■ Your instructions:
Can you retype the Air Force retraining text from "Such factors as" to "AIRMAN RETRAINING PROGRAM." word for word?

(Excerpt Opens)

Cjr Air Force Afi Assignments
Air Force Enlisted Re-Training Program
It's not possible to give all new Air Force recruits the AFSC (job) they want, even if they're qualified. Each Air Force job has an assigned "manning level," which is broken down by rank. In other words, the Air Force constantly determines (for each job) how many first-termers they need (Airman Basic through Senior Airman), how many Staff Sergeants the job needs, how many Technical Sergeants the job needs, and how many Master Sergeants the job needs.
At least once per year, the Air Force studies the manning-levels of each AFSC, and rates each AFSC (by rank) as "shortage," meaning there are not enough individuals doing that job in that rank, "average," which means the manning level for that job/rank is just right, and " overage," which means there are too many people in that rank doing that job. If the manning level for the first-term ranks (Airman Basic to Senior Airman) is projected to be "shortage," they issue "requirements" to the Air Education & Training Command (AETC), who in turns tries to make sure there are enough training seats, and -- in turn -- issues "slots" to the Air Force Recruiting Service. Job requirements for NCOs (those on their second or subsequent enlistment), are released for possible NCO voluntary and involuntary re-training (more on that, later).
Even if an Air Force job is listed as a "chronic shortage job," that doesn't necessarily mean the job will be open to a new recruit, even if qualified.
Such factors as available training seats come into play. Or, the job may be "shortage" overall (because it has a shortage of NCOs,) but may be adequately-manned when it comes to the first-termer ranks.
Additionally, some Air Force enlisted jobs simply aren't available to first-term enlistees. A couple of examples would be Equal Opportunity, or Education and Training, or Office of Special Investigations (OSI).
Air Force recruiters traditionally address these concerns by informing applicants who don't get one of their primary job choices that re-training is possible after a few years of service. Enter the Air Force Re-Training Program.
The regulation which governs retraining for Air Force enlisted personnel is Air Force Instruction 36-2626 - AIRMAN RETRAINING PROGRAM.
The Air Force Enlisted Retraining program can be divided into three major areas: voluntary re-training for first-term airmen who have (almost) completed their first enlistment period, called CAREERS, (which stands for "Career Airman Reenlistment Reservation System"), NCO retraining (which applies to those on their second and subsequent enlistment period), and disqualified airman retraining (which applies to both first-termers and those on subsequent enlistments).

(Excerpt Closes)
(Stored data Opens)

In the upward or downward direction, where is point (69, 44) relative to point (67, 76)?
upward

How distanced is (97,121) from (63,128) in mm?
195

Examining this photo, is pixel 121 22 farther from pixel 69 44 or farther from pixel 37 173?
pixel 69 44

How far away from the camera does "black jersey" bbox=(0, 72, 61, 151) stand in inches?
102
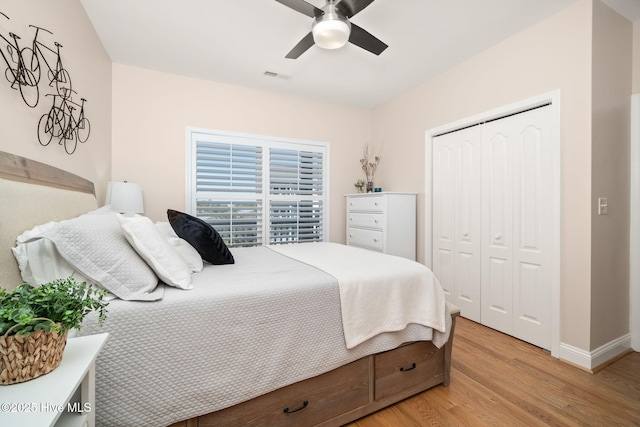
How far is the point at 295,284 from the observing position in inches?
54.9

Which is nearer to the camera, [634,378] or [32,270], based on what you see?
[32,270]

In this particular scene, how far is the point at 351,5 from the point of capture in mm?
1763

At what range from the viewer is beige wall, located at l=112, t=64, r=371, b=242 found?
10.1ft

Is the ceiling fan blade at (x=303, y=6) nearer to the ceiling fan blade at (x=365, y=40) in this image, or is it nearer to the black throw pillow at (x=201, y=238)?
the ceiling fan blade at (x=365, y=40)

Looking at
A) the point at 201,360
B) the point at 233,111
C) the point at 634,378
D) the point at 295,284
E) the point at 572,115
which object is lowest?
the point at 634,378

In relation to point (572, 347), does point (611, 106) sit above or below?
above

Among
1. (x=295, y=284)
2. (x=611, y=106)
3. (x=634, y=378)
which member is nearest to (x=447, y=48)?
(x=611, y=106)

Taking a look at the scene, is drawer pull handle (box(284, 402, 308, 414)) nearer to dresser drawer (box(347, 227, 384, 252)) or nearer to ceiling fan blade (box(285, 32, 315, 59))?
dresser drawer (box(347, 227, 384, 252))

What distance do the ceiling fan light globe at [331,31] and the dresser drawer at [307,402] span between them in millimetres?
2053

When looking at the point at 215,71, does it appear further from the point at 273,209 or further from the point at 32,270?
the point at 32,270

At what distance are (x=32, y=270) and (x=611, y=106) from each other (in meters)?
3.75

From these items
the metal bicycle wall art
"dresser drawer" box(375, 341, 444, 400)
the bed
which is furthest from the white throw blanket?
the metal bicycle wall art

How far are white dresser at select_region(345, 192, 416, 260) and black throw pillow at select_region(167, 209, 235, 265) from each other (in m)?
2.08

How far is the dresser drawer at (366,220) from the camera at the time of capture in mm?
3453
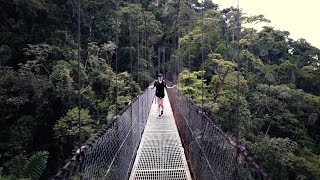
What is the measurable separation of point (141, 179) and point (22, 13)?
9.82 metres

(Stored data Closes)

■ Task result:
Such factors as available training seats come into play. Or, the job may be "shortage" overall (because it has a shortage of NCOs,) but may be adequately-manned when it comes to the first-termer ranks.
Additionally, some Air Force enlisted jobs simply aren't available to first-term enlistees. A couple of examples would be Equal Opportunity, or Education and Training, or Office of Special Investigations (OSI).
Air Force recruiters traditionally address these concerns by informing applicants who don't get one of their primary job choices that re-training is possible after a few years of service. Enter the Air Force Re-Training Program.
The regulation which governs retraining for Air Force enlisted personnel is Air Force Instruction 36-2626 - AIRMAN RETRAINING PROGRAM.